A ten-episode thriller from Álex Pina, creator of the popular Money Heist, White Lines is a reasonably enjoyable if completely silly drama about a woman investigating the death of her brother, whose body has just been found twenty years after he disappeared on the Spanish island of Ibiza (and the white lines in question aren’t the ones painted on a road). With a decent amount of it set in flashback to the late 1990s, Tom Holkenborg was a natural choice to score it, with him having been a hugely popular figure in dance and trance music at the time and on that island – Europe’s party capital – in particular. Actually most of the dance music heard in the series is real so Holkenborg was left to score the drama around it, but needless to say there are stylistic influences. I’ve not always really been clear what qualities in his music have led to him working on certain film projects, but this time it’s very clear.

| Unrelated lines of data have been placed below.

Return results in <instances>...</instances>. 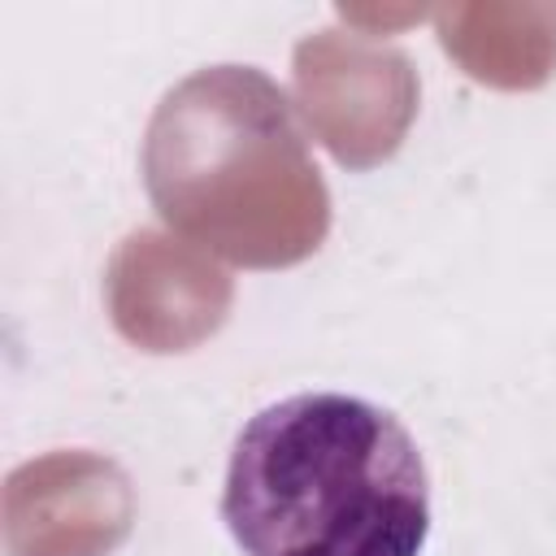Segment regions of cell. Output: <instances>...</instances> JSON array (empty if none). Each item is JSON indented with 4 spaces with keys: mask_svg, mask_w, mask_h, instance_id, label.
Listing matches in <instances>:
<instances>
[{
    "mask_svg": "<svg viewBox=\"0 0 556 556\" xmlns=\"http://www.w3.org/2000/svg\"><path fill=\"white\" fill-rule=\"evenodd\" d=\"M143 187L178 239L243 269L300 265L330 230V191L291 100L252 65H208L161 96Z\"/></svg>",
    "mask_w": 556,
    "mask_h": 556,
    "instance_id": "7a4b0ae2",
    "label": "cell"
},
{
    "mask_svg": "<svg viewBox=\"0 0 556 556\" xmlns=\"http://www.w3.org/2000/svg\"><path fill=\"white\" fill-rule=\"evenodd\" d=\"M135 521V491L117 460L48 452L4 478L9 556H109Z\"/></svg>",
    "mask_w": 556,
    "mask_h": 556,
    "instance_id": "277c9868",
    "label": "cell"
},
{
    "mask_svg": "<svg viewBox=\"0 0 556 556\" xmlns=\"http://www.w3.org/2000/svg\"><path fill=\"white\" fill-rule=\"evenodd\" d=\"M295 96L317 139L352 169L387 161L417 109L408 56L348 35H317L295 48Z\"/></svg>",
    "mask_w": 556,
    "mask_h": 556,
    "instance_id": "3957f363",
    "label": "cell"
},
{
    "mask_svg": "<svg viewBox=\"0 0 556 556\" xmlns=\"http://www.w3.org/2000/svg\"><path fill=\"white\" fill-rule=\"evenodd\" d=\"M230 295V274L208 252L161 230L126 235L104 274L109 317L143 352L195 348L226 321Z\"/></svg>",
    "mask_w": 556,
    "mask_h": 556,
    "instance_id": "5b68a950",
    "label": "cell"
},
{
    "mask_svg": "<svg viewBox=\"0 0 556 556\" xmlns=\"http://www.w3.org/2000/svg\"><path fill=\"white\" fill-rule=\"evenodd\" d=\"M222 521L243 556H417L430 534L426 460L391 408L300 391L239 430Z\"/></svg>",
    "mask_w": 556,
    "mask_h": 556,
    "instance_id": "6da1fadb",
    "label": "cell"
}]
</instances>
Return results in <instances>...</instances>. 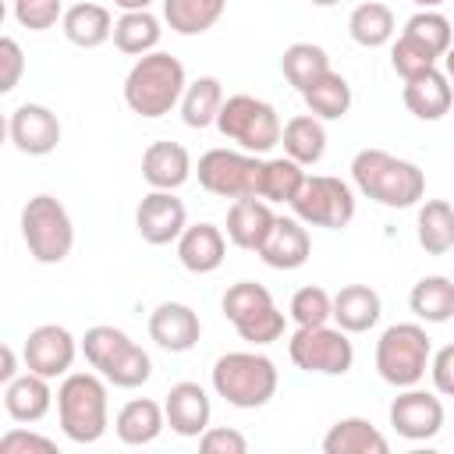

The music is for the most part very chilled-out (when I was at university from 1996-99 the local record shop put the soundtrack section – where I was to be found quite frequently – next to the “dance and trance” section – and I recall all the “Chilled Ibiza” albums I saw in my peripheral vision, even though obviously I never touched any of them). It’s really good – whether smooth instrumentals, sometimes wordless vocals (which remind me a bit of Ennio Morricone’s more psychadelic scores from the 1970s), in one track (“Manchester Life”) a really nice nod to Oasis in the guitar style. My favourite tracks – and I wouldn’t have predicted this – are where Holkenborg goes more full-on with diagetic tracks that serve both as source music and dramatic underscore, like “Time Gone By”, “In the Club” and “Infinity”. I can close my eyes, put my head back and I’m taken back to lying by a pool, beer at the ready, that sort of music seeping through my cheap headphones while I was trying to listen to Miklós Rózsa. (I was such a wild teenager.) There isn’t a great deal of what you might think of as more “traditional” dramatic score – the pick of the bunch is the excellent pairing of the solo piano piece “Repercussions” and the dreamy “Romance” – and for the most part it’s not – you may have gathered – a style of music I would choose to listen to often, but it’s done very well indeed and Holkenborg excels in his natural territory. This is his finest score, both within context and on album.